Reproduce word for word the lines that begin with the one containing "Given the photograph, does" and end with the one containing "Considering the image, comparing", including both of those lines and nothing outside that stretch.

### GIVEN DATA
________________________
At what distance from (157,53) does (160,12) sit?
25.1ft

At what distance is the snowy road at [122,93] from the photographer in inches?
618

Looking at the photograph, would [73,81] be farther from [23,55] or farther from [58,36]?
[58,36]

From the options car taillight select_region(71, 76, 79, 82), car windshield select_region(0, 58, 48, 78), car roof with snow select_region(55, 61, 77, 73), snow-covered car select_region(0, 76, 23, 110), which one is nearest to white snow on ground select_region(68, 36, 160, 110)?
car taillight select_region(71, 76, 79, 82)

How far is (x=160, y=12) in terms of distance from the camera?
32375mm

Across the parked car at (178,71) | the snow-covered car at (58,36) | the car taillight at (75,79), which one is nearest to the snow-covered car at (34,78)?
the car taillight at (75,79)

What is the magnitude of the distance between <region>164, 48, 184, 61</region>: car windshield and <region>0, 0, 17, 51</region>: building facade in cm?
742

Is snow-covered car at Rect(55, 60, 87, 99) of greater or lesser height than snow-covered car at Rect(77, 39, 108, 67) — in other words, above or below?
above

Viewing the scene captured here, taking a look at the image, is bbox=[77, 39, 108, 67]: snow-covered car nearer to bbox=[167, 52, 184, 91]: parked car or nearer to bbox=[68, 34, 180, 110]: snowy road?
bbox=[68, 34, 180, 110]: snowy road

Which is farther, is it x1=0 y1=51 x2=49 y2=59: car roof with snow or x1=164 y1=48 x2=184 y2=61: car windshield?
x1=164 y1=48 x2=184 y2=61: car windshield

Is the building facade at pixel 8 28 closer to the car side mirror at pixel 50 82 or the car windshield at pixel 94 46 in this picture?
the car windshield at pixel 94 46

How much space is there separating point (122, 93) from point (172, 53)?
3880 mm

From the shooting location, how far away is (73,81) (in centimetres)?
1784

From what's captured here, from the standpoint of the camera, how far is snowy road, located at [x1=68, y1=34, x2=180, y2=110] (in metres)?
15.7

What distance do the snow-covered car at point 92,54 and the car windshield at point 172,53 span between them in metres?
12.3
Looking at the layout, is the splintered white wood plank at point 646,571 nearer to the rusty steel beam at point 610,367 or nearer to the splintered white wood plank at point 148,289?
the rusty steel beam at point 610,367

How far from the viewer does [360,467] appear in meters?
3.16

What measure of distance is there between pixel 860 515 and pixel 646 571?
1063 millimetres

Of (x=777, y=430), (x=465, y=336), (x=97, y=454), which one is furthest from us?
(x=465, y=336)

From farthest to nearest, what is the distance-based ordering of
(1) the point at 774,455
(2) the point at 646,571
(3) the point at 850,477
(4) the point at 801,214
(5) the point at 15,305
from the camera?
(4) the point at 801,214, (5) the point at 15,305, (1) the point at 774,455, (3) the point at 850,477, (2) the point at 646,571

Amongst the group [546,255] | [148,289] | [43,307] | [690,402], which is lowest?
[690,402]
________________________
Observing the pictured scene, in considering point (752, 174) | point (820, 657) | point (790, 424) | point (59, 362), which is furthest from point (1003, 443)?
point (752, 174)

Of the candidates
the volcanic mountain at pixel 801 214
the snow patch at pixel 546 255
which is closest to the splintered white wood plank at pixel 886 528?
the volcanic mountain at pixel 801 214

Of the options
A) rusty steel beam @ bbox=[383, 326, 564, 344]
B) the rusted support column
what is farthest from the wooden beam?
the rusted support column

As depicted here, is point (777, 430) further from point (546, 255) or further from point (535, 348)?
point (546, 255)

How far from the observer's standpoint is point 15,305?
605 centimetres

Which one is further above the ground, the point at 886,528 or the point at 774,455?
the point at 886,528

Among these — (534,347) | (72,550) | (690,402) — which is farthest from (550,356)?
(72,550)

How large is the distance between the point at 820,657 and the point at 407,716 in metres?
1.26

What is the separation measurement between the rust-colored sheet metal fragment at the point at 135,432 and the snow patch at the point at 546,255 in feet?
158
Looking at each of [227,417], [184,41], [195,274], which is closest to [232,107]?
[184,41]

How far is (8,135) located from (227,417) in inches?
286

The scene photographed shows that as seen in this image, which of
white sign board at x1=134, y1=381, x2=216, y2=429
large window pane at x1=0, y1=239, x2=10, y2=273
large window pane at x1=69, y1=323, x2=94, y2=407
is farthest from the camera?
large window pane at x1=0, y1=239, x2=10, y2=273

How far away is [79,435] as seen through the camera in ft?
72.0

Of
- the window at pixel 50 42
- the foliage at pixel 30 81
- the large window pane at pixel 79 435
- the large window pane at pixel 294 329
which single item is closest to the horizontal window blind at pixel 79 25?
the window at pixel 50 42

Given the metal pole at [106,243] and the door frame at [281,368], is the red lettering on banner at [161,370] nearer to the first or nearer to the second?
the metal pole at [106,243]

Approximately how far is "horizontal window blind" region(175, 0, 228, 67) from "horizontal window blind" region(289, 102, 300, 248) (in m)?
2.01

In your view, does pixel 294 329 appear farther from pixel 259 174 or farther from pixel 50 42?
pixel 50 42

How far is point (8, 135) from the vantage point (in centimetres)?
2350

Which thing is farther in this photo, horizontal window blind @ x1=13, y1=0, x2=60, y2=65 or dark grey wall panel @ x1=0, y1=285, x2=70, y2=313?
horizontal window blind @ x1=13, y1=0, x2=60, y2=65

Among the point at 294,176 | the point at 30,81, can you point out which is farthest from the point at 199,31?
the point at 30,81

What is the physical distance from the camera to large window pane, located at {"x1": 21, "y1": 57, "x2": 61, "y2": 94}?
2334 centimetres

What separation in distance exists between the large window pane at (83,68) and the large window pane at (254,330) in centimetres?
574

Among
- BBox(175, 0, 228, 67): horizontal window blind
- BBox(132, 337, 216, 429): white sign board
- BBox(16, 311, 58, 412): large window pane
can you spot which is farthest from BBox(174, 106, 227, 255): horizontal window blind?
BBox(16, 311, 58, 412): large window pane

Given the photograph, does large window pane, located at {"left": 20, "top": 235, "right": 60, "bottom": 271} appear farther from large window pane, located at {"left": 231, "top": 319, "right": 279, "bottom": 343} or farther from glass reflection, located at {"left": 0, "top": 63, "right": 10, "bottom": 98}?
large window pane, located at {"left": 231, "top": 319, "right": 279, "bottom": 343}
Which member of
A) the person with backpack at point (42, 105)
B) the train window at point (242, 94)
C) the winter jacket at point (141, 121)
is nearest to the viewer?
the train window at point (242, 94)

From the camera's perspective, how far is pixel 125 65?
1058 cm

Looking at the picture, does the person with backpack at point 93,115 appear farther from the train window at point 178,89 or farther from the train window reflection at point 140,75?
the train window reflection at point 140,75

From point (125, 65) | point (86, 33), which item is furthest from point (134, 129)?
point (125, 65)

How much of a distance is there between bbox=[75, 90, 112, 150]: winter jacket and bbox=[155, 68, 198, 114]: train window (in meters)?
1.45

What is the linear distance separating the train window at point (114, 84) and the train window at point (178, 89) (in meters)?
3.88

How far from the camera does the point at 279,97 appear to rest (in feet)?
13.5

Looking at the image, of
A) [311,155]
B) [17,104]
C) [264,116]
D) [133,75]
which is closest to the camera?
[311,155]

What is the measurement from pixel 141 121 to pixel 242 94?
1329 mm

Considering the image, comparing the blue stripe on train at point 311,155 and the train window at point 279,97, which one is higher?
________________________
### RESPONSE FOR THIS EXERCISE
Given the photograph, does large window pane, located at {"left": 20, "top": 235, "right": 60, "bottom": 271} appear farther from large window pane, located at {"left": 231, "top": 319, "right": 279, "bottom": 343} or farther from glass reflection, located at {"left": 0, "top": 63, "right": 10, "bottom": 98}?
large window pane, located at {"left": 231, "top": 319, "right": 279, "bottom": 343}
Which member of
A) the person with backpack at point (42, 105)
B) the train window at point (242, 94)
C) the winter jacket at point (141, 121)
is nearest to the viewer?
the train window at point (242, 94)

From the camera's perspective, how far is pixel 125 65?
1058 cm

Looking at the picture, does the person with backpack at point 93,115 appear farther from the train window at point 178,89 or farther from the train window reflection at point 140,75?
the train window reflection at point 140,75

From point (125, 65) | point (86, 33), which item is furthest from point (134, 129)?
point (125, 65)

How much of a distance is there between bbox=[75, 90, 112, 150]: winter jacket and bbox=[155, 68, 198, 114]: train window (in meters)?
1.45

What is the linear distance separating the train window at point (114, 84) and the train window at point (178, 89) (in meters)?
3.88

How far from the camera does the point at 279,97 appear to rest (in feet)?
13.5

Looking at the image, of
A) [311,155]
B) [17,104]
C) [264,116]
D) [133,75]
which is closest to the camera?
[311,155]

What is the measurement from pixel 141 121 to pixel 242 94?
1329 mm

Considering the image, comparing the blue stripe on train at point 311,155 and the train window at point 279,97, which one is higher?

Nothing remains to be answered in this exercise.